Jacques découvre une personne inconnue dans sa demeure. Il lui demande poliment de sortir, mais elle ne l'écoute pas. Au lieu de cela, elle se met à l'agacer en lui donnant de petites tapes sur la figure. Jacques essaie de la faire sortir de chez lui par la force, mais elle réussit à s'esquiver à chaque fois qu'il tente de la maîtriser. Il appelle la police pour qu'on le débarrasse de cet intrus, mais on refuse de l'aider. Las de cet inconnu qui l'agace et qui s'est introduit chez lui, Jacques lui assène un puissant coup de poing… puis constate que ça l'a tué.
Dans ce scénario, on ne peut pas vraiment reprocher à Jacques d'avoir tué l'intrus. Il a fait tout ce qui est en son pouvoir pour que l'intrus cesse de l'incommoder, en s'efforçant de minimiser les conséquences fâcheuses pour celui-ci. Il a utilisé parcimonieusement la coercition mais le meurtre semble avoir été le moindre mal qu'il eut été capable d'infliger à l'intrus pour obtenir sa collaboration. Même si l'intrus en question ne semblait pas menacer la survie de Jacques, celui-ci nuisait fortement à son bien-être. Cette situation fictive n'est pas très fréquente dans la vraie vie… sauf si l'intrus en question n'est pas une personne mais une mouche. Avec la mouche, on ne peut ni négocier ni appeler la police, et il est très difficile de l'attraper pour la remettre dehors, par conséquent on passe directement à l'étape de tuer.
Certains sont réticents à l'idée d'accorder des droits aux animaux parce qu'ils ont peur qu'une telle éthique ne soit trop exigeante et contraignante dans la pratique. Par exemple, ils ne veulent pas avoir à surveiller chacun de leurs pas pour éviter d'écraser un insecte. Ils veulent pouvoir passer l'aspirateur chez eux sans qu'on les condamne pour génocide d'acariens. Bref, ils refusent d'accorder le moindre droit à ce qui n'est pas humain de peur qu'on leur impose de vivre comme les Jaïns. Mais si on tolère qu'un humain puisse en tuer un autre lorsqu'il s'agit d'un cas de légitime défense, que sa survie en dépend ou dans une situation telle que celle de Jacques décrite ci-haut, et que cela ne remet pas du tout en question les principes des droits fondamentaux que l'on accorde aux êtres humains, alors on ne doit pas craindre de donner des droits aux animaux si la reconnaissance de ces droits comporte, elle aussi, les «échappatoires» requises pour qu'elle soit réalisable et accommodante.
De la façon dont je vois ça, il est tout à fait normal qu'un être, par sa seule existence, nuise aux intérêts et à la survie d'autres êtres. C'est une des cruelles lois de la nature. C'est la même chose à l'échelle des espèces.
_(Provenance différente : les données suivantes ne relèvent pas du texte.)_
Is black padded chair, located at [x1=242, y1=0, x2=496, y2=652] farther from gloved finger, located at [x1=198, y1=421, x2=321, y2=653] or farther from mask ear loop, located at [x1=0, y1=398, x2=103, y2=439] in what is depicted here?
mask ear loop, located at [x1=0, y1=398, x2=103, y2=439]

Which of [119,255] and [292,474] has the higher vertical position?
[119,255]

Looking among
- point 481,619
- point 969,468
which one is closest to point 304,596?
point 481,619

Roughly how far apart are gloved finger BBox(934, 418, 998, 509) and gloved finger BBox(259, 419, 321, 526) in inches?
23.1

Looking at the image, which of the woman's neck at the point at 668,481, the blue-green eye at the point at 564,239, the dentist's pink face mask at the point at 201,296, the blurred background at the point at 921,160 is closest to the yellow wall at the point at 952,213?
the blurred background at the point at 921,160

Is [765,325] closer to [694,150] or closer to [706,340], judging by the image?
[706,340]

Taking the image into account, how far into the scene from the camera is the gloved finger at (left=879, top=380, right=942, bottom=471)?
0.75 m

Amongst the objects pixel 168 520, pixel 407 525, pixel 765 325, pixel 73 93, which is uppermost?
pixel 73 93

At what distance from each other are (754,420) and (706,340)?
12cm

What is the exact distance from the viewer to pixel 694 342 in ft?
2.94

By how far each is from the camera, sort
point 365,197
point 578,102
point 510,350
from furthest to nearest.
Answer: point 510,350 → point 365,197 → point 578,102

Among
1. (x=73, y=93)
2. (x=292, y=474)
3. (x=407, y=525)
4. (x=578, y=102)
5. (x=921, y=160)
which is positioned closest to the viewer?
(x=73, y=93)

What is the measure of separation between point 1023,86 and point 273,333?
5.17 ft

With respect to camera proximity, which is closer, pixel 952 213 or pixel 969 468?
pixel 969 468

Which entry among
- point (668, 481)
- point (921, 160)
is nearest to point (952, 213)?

Les individus d'une espèce vont nécessairement interférer avec les intérêts des autres espèces qui partagent son environnement. Je ne dis pas que cela justifie que l'on répande délibérément et inutilement la souffrance autour de nous, mais simplement qu'on ne doit pas s'imposer un mode de vie trop contraignant qui nous empêcherait de jouir de la vie. Nul n'a pour devoir d'être malheureux.
Une autre objection que l'on entend parfois face à la reconnaissance des droits des animaux vient de ceux qui pensent que l'antispécisme implique de donner aux bêtes les mêmes droits qu'aux humains. Étant donné qu'il serait absurde de donner le droit de vote aux chiens, alors on balaye complètement l'idée de donner le moindre droit aux animaux. Pourtant, le fait que l'on refuse de donner le droit de vote aux enfants ne nous empêche pas de leur reconnaître des droits. Il y a beaucoup de situations où, en raison de leurs attributs individuels, il est légitime de ne pas accorder aux bêtes le même statut qu'aux personnes; et il n'y aurait rien de spéciste là-dedans. L'idée est de donner aux êtres des droits à la mesure de leurs besoins.
Finalement, seul le végétarisme est vraiment exigeant dans l'antispécisme que je prône. Pour le reste, c'est un changement de paradigme important mais affectant peu notre quotidien.